** START **
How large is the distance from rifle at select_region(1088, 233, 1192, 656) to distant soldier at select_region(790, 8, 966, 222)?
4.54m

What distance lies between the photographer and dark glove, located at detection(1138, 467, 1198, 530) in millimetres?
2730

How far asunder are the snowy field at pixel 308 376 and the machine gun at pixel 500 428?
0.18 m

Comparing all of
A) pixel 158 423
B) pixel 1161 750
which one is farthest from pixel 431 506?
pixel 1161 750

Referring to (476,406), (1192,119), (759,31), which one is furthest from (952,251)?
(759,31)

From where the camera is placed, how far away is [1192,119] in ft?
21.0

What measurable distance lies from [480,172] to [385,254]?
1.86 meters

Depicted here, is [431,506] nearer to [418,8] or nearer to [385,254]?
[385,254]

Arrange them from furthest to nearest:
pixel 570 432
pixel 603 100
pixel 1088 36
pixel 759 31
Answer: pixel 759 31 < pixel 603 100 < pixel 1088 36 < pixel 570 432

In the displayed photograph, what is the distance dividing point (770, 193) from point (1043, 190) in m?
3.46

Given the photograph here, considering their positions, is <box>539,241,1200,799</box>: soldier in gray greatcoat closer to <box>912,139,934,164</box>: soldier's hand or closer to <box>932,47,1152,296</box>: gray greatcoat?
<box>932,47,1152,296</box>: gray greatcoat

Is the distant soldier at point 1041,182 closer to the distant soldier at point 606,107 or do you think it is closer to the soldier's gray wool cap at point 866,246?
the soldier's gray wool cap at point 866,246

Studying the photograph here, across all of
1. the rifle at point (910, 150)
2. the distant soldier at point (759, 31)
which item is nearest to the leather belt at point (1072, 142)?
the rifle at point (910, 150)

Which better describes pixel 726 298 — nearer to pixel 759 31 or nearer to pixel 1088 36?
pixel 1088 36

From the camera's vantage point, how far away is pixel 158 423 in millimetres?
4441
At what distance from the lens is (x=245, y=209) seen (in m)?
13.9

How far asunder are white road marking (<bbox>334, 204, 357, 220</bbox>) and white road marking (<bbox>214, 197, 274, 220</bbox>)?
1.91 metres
** END **
_DIRECTIONS:_ Extract every row above and reproduce each one verbatim, without any change to wording, coordinates, or punctuation.

_FINAL RESULT:_
How large is the distance from rifle at select_region(1088, 233, 1192, 656) to distant soldier at select_region(790, 8, 966, 222)?
4.54m

What distance lies between the photographer and dark glove, located at detection(1138, 467, 1198, 530) in millimetres?
2730

How far asunder are the snowy field at pixel 308 376 and the machine gun at pixel 500 428?
0.18 m

Comparing all of
A) pixel 158 423
B) pixel 1161 750
which one is farthest from pixel 431 506?
pixel 1161 750

Referring to (476,406), (1192,119), (759,31), which one is furthest from (952,251)?
(759,31)

From where the camera is placed, how far away is [1192,119] in ft?
21.0

What measurable distance lies from [480,172] to [385,254]?
1.86 meters

Depicted here, is [431,506] nearer to [418,8] or nearer to [385,254]?
[385,254]

Arrange them from furthest to nearest:
pixel 570 432
pixel 603 100
pixel 1088 36
pixel 759 31
Answer: pixel 759 31 < pixel 603 100 < pixel 1088 36 < pixel 570 432

In the displayed photograph, what is the distance dividing point (770, 193) from point (1043, 190) in m?
3.46

Given the photograph here, considering their positions, is <box>539,241,1200,799</box>: soldier in gray greatcoat closer to <box>912,139,934,164</box>: soldier's hand or closer to <box>932,47,1152,296</box>: gray greatcoat?
<box>932,47,1152,296</box>: gray greatcoat

Is the distant soldier at point 1041,182 closer to the distant soldier at point 606,107 or do you think it is closer to the soldier's gray wool cap at point 866,246?
the soldier's gray wool cap at point 866,246

Studying the photograph here, across all of
1. the rifle at point (910, 150)
2. the distant soldier at point (759, 31)
which item is nearest to the leather belt at point (1072, 142)?
the rifle at point (910, 150)

Which better describes pixel 726 298 — nearer to pixel 759 31 or nearer to pixel 1088 36?
pixel 1088 36

From the camera's vantage point, how far away is pixel 158 423 in millimetres?
4441
At what distance from the lens is (x=245, y=209) seen (in m)?
13.9

How far asunder are white road marking (<bbox>334, 204, 357, 220</bbox>) and white road marking (<bbox>214, 197, 274, 220</bbox>)?
1.91 metres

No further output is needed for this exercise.